— start GIVEN INFORMATION —

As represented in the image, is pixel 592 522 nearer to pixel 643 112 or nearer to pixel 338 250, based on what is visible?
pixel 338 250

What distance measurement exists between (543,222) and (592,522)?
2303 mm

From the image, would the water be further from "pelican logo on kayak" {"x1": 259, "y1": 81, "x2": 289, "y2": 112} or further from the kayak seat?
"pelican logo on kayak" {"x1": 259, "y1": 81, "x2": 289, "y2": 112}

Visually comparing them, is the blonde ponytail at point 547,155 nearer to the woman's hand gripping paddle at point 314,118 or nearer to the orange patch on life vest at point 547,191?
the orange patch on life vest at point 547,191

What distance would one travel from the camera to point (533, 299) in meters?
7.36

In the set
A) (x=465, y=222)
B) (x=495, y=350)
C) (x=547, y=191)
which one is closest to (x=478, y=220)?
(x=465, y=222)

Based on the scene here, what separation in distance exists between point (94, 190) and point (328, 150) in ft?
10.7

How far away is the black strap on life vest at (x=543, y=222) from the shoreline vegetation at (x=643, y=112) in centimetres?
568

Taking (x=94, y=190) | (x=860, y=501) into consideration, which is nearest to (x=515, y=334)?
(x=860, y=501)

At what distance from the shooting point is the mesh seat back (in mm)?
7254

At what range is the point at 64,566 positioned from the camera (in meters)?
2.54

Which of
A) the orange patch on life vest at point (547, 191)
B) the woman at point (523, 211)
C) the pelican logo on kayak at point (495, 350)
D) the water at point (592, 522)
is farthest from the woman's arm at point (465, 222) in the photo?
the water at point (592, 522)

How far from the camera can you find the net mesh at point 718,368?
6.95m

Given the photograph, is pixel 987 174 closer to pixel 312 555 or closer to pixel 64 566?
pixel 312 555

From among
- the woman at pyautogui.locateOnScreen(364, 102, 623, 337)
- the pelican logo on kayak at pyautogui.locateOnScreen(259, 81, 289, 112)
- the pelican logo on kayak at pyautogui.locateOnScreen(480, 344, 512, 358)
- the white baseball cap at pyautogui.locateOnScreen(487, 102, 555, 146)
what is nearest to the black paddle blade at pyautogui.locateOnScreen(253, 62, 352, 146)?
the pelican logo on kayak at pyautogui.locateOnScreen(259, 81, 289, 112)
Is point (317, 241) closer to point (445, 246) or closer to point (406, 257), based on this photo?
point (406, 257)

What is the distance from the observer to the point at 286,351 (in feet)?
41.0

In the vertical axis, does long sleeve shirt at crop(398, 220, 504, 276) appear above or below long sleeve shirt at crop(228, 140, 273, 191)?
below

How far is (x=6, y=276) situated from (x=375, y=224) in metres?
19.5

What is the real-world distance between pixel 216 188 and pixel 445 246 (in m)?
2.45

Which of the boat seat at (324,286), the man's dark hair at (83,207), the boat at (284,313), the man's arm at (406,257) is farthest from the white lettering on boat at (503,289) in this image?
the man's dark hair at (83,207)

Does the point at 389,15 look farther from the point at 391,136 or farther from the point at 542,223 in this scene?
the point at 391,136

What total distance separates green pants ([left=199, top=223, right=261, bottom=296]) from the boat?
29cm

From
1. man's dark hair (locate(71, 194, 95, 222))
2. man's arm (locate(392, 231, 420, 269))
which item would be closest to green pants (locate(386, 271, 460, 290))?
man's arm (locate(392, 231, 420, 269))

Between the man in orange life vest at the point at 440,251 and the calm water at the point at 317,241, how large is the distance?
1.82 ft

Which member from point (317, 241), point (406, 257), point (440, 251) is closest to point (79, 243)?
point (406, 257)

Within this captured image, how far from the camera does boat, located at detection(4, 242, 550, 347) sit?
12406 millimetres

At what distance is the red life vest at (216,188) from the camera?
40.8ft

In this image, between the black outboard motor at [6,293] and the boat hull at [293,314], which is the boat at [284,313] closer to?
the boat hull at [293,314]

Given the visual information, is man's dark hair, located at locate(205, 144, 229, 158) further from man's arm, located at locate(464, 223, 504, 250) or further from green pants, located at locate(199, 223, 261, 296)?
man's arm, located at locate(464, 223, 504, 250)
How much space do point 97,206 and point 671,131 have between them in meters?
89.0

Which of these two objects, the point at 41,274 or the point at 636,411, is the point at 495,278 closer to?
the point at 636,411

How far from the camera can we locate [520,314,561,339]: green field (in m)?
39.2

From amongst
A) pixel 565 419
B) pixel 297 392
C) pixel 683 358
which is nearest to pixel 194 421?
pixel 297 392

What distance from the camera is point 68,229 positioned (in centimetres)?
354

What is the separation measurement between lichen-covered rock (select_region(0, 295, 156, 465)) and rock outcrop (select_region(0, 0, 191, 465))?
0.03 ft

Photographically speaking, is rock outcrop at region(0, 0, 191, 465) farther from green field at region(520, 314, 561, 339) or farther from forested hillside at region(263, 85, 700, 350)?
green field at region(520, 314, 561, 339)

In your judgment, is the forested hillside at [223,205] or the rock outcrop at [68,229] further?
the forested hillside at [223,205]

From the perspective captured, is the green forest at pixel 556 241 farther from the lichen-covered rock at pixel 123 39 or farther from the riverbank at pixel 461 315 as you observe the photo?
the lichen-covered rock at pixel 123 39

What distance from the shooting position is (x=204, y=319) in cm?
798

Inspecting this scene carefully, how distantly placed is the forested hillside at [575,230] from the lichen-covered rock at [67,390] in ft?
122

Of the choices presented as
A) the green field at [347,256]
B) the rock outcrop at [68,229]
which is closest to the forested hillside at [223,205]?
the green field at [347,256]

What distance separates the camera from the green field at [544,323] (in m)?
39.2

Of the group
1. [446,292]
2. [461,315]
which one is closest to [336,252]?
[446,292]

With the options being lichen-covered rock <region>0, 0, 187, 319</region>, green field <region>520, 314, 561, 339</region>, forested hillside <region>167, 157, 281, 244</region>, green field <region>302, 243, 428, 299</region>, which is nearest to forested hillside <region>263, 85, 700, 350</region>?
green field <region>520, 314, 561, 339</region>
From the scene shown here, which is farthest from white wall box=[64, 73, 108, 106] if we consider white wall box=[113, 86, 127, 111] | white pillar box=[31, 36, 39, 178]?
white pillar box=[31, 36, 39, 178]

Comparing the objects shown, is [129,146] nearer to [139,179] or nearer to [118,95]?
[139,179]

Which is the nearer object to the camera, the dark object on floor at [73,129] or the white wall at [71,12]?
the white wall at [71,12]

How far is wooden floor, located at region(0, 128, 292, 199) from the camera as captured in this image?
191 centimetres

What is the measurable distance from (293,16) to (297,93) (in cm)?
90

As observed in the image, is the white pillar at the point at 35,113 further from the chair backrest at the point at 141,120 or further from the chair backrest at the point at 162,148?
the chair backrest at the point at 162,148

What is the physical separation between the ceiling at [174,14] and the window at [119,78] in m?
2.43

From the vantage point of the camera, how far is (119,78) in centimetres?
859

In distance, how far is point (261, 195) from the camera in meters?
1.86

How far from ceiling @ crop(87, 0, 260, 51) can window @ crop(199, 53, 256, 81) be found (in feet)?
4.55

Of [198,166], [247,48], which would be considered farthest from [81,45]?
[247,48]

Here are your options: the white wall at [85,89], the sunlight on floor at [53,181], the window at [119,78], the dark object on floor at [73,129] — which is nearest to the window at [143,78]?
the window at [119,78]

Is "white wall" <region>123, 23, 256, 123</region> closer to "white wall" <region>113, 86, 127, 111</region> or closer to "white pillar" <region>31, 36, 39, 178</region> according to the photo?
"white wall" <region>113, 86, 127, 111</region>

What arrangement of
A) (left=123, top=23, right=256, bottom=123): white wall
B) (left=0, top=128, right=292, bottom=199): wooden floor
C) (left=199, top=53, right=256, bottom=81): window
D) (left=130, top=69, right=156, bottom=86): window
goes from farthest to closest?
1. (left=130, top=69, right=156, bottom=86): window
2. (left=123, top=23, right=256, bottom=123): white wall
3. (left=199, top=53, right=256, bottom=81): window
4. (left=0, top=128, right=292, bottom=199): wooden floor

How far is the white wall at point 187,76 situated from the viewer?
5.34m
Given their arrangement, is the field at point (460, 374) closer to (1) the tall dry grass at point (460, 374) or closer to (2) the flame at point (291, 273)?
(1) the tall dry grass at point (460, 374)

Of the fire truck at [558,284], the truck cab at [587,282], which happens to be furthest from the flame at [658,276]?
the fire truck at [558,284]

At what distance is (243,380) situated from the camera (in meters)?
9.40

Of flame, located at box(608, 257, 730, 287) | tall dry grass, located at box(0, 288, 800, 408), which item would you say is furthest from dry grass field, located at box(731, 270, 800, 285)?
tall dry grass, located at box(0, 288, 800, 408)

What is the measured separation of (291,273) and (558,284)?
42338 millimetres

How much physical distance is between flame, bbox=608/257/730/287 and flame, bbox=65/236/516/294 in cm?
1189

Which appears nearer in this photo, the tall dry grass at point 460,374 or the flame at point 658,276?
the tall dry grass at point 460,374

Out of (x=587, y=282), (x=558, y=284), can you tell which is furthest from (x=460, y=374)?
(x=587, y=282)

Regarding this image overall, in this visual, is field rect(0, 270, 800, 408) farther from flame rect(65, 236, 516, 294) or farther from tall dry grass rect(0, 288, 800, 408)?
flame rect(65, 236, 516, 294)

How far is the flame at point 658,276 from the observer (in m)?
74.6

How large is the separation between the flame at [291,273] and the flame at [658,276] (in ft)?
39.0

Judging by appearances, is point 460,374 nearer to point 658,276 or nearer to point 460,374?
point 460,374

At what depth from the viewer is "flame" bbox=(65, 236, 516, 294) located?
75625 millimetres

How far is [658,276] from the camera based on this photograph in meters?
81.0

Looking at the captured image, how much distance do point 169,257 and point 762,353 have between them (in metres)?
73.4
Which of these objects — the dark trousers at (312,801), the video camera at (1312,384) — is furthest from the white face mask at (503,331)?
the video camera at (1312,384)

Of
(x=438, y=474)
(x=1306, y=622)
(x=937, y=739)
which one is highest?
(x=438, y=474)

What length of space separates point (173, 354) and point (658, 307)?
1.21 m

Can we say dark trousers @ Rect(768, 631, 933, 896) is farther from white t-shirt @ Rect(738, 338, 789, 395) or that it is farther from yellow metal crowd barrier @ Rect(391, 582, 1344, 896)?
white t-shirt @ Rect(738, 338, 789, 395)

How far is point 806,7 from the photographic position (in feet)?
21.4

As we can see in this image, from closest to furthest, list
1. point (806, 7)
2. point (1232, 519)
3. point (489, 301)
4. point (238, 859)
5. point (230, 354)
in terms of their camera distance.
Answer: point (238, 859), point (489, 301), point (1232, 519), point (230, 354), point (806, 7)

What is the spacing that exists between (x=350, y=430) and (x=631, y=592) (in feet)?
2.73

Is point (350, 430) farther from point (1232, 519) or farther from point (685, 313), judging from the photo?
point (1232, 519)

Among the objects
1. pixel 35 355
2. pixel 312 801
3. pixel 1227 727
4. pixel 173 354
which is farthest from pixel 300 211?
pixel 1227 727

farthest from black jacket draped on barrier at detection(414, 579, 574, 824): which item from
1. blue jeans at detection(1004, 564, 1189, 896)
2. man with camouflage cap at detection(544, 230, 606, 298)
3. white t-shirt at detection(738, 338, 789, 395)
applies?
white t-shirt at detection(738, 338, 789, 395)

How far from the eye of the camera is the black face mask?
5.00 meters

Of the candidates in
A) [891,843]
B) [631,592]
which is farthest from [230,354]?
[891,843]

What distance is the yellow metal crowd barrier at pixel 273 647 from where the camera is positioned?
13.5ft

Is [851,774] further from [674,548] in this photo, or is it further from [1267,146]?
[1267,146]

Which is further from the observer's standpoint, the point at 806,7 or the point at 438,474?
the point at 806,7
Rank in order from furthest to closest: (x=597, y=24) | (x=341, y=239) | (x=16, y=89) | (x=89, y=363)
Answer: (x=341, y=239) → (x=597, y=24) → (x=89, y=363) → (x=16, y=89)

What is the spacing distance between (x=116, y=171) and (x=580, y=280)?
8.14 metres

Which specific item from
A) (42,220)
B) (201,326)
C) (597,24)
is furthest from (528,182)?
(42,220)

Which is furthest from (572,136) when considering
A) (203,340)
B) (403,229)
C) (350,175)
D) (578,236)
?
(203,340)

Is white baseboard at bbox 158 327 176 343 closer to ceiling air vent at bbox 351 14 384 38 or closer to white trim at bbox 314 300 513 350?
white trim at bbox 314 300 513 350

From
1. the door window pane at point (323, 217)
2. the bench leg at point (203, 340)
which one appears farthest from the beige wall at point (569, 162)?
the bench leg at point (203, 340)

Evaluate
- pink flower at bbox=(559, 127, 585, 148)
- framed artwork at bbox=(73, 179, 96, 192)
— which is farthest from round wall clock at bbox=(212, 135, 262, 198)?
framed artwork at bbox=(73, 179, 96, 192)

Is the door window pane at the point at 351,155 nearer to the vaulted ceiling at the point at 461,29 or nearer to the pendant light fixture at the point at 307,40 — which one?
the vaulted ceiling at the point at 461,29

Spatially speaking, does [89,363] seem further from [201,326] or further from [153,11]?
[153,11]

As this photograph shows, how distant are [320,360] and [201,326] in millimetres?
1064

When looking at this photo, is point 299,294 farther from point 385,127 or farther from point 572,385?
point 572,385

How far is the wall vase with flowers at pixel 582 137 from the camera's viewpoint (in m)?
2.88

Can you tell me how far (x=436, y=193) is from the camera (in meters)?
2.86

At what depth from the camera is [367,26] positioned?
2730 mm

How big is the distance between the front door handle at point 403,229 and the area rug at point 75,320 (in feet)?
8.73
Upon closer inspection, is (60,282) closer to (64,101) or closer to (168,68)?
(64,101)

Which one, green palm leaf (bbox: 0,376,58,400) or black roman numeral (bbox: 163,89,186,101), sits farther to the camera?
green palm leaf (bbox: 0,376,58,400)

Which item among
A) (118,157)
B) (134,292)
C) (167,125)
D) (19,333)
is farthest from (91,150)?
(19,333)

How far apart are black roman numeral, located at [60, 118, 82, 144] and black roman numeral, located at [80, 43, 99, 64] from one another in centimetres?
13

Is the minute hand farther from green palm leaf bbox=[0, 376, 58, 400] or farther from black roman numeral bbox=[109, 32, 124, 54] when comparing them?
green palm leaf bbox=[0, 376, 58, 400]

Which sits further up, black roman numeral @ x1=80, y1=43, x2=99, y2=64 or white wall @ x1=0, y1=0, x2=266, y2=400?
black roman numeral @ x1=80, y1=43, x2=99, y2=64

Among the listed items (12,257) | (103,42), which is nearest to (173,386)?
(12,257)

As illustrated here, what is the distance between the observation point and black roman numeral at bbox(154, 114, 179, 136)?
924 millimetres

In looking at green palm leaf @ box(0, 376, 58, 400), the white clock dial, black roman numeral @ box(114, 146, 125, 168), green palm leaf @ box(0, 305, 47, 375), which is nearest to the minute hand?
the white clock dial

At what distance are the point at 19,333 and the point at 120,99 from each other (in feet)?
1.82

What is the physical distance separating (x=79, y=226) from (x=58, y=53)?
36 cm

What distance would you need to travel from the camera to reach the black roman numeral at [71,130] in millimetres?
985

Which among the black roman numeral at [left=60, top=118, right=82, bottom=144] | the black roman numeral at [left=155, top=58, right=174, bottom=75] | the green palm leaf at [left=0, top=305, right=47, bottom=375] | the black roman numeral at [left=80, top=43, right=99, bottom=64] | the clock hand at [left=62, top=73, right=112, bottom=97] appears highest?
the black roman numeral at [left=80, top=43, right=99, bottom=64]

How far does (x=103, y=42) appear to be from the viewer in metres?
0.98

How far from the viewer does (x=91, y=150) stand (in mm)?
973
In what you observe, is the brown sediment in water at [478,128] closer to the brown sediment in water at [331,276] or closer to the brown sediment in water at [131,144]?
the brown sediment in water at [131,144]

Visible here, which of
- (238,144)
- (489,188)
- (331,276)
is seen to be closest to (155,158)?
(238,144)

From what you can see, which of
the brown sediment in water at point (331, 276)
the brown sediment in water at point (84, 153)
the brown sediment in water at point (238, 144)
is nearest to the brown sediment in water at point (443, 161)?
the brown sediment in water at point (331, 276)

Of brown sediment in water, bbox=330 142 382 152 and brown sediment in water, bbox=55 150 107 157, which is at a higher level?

— end GIVEN INFORMATION —

- **TO BE DONE**:
Extract every line from the one containing "How far does" through the last line of the data, inclusive, exactly as written.

- **RESULT OF THE TASK**:
How far does (x=103, y=42) appear to be from the viewer in metres?
0.98

How far from the viewer does (x=91, y=150) stand (in mm)?
973
In what you observe, is the brown sediment in water at [478,128] closer to the brown sediment in water at [331,276] or closer to the brown sediment in water at [131,144]?
the brown sediment in water at [131,144]

Visible here, which of
- (238,144)
- (489,188)
- (331,276)
is seen to be closest to (155,158)?
(238,144)

From what you can see, which of
the brown sediment in water at point (331, 276)
the brown sediment in water at point (84, 153)
the brown sediment in water at point (238, 144)
is nearest to the brown sediment in water at point (443, 161)?
the brown sediment in water at point (331, 276)

Of brown sediment in water, bbox=330 142 382 152 and brown sediment in water, bbox=55 150 107 157, which is at a higher level?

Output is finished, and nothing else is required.